Now Helbich, in collaboration with professor Bernhard Rieger, Chair of Macromolecular Chemistry, has for the first time successfully embedded the silicon nanosheets into a polymer, protecting them from decay. At the same time, the nanosheets are protected against oxidation.

"What makes our nanocomposite special is that it combines the positive properties of both of its components," says Tobias Helbich. "The polymer matrix absorbs light in the UV domain, stabilizes the nanosheets and gives the material the properties of the polymer, while at the same time maintaining the remarkable optoelectronic properties of the nanosheets."

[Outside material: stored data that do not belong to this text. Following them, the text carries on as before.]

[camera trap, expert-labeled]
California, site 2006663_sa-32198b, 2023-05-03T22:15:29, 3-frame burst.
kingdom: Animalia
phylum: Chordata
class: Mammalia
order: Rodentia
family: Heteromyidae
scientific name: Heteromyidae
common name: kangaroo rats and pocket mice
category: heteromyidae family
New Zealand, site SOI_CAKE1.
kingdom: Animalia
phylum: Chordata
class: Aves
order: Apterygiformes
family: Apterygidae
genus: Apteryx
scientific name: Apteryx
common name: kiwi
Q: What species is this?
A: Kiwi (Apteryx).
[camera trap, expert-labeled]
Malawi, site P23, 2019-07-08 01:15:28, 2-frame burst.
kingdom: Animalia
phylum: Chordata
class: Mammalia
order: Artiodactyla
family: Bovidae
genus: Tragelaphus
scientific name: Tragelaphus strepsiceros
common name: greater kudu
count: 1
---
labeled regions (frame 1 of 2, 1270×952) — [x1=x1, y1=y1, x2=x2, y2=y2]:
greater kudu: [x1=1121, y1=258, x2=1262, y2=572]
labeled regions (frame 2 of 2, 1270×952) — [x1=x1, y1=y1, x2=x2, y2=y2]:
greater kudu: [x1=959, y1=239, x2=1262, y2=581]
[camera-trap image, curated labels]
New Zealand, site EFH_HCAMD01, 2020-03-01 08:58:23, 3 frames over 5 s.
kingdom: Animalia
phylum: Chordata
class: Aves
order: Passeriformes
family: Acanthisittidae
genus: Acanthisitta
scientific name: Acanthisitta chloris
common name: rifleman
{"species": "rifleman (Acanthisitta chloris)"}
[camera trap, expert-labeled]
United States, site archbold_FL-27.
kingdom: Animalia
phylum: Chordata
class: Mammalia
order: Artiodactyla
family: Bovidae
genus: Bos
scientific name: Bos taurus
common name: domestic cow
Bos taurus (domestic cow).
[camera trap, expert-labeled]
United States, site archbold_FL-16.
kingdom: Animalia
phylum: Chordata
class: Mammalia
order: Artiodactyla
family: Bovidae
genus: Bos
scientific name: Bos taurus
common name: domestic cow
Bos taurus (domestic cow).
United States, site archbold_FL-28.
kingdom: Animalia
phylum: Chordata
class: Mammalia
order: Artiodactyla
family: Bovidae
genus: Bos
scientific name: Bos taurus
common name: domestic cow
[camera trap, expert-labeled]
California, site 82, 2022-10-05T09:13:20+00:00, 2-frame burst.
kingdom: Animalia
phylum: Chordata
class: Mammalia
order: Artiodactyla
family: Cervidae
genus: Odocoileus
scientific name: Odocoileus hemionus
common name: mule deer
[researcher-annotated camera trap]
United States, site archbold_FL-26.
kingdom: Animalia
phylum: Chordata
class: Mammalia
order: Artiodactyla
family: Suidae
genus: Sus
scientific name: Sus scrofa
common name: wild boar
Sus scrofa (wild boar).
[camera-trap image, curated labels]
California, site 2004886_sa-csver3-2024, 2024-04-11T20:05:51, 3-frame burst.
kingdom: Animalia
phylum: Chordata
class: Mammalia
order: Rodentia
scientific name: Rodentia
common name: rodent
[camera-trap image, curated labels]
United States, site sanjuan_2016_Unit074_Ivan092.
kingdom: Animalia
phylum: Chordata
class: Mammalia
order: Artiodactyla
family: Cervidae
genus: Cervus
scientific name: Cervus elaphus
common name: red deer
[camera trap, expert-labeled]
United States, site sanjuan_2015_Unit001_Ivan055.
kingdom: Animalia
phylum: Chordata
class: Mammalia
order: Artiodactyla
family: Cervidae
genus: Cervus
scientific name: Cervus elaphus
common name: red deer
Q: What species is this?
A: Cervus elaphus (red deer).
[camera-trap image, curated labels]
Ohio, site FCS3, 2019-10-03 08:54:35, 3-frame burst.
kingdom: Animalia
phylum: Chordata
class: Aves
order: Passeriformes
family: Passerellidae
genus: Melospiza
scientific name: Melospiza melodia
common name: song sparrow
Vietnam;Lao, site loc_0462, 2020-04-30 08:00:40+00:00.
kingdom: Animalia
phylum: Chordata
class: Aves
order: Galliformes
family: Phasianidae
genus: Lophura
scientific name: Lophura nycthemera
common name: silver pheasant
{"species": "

The first successful application of the nanocomposite constructed by Helbich was only recently presented in the context of the ATUMS Graduate Program (Alberta / TUM International Graduate School for Functional Hybrid Materials): Alina Lyuleeva and professor Paolo Lugli from the Institute of Nanoelectronics at TU Munich, in collaboration with Helbich and Rieger, succeeded in building a photodetector based on these silicon nanosheets. To this end, they mounted the polymer embedded silicon nanosheets onto a silicon dioxide surface coated with gold contacts. Because of its Lilliputian dimensions, this kind of nanoelectronic detector saves both space and energy.

REFERENCE

1. T. Helbich et al., Advanced Functional Materials 26, 37, 6711-6718 (2017).